Print the stretch of the passage about the Blumstein studies below from "Now, re: the" through "the auditory system.", copying it word for word.

▸ Provided text

━━━━━━

Now, re: the Blumstein studies. I like this line of work. But the question we need to ask is whether these priming effects are measures that are tapping a relevant level of processing. I haven't thought carefully about this work, but you'd want to ask questions like, does cross-modal priming measure some aspect of the normal speech recognition process? Is the Broca's sensitivity to these acoustic manipulations indicate that their "phonological processing" system has been damaged, or is it affecting their ability to generate forward models that can facilitate "phonological processing" in the auditory system.

Again, just because one performs a "phonological" manipulation doesn't mean that we automatically gain direct access to the workings of the "phonological" system.

━━━━━━

▸ Given data
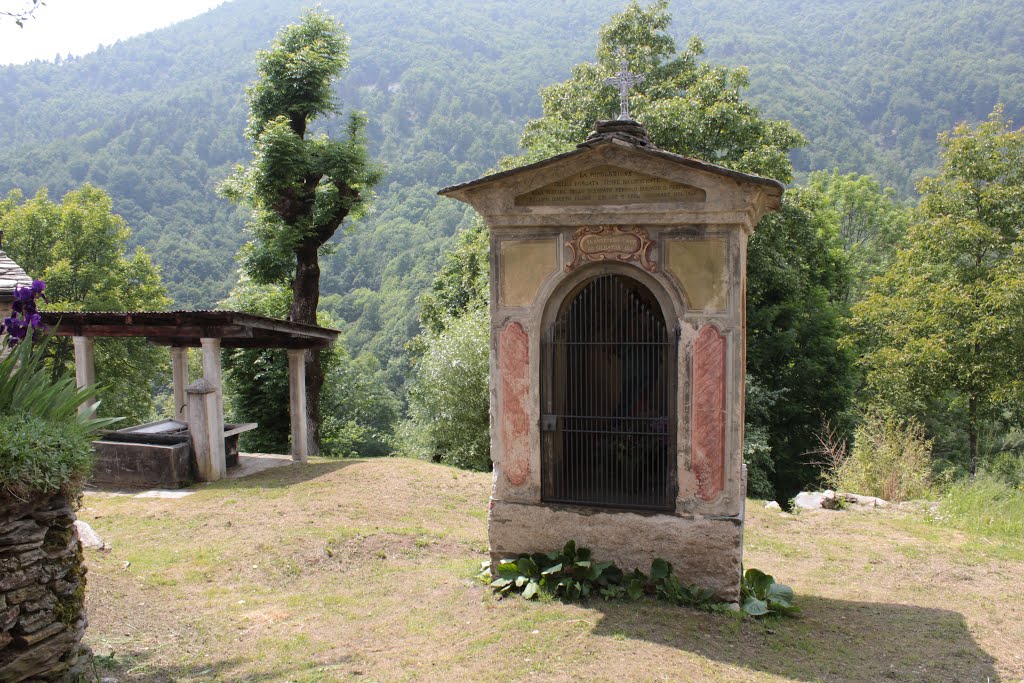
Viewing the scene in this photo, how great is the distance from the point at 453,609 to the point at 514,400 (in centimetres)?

━━━━━━

▸ Complete answer
Now, re: the Blumstein studies. I like this line of work. But the question we need to ask is whether these priming effects are measures that are tapping a relevant level of processing. I haven't thought carefully about this work, but you'd want to ask questions like, does cross-modal priming measure some aspect of the normal speech recognition process? Is the Broca's sensitivity to these acoustic manipulations indicate that their "phonological processing" system has been damaged, or is it affecting their ability to generate forward models that can facilitate "phonological processing" in the auditory system.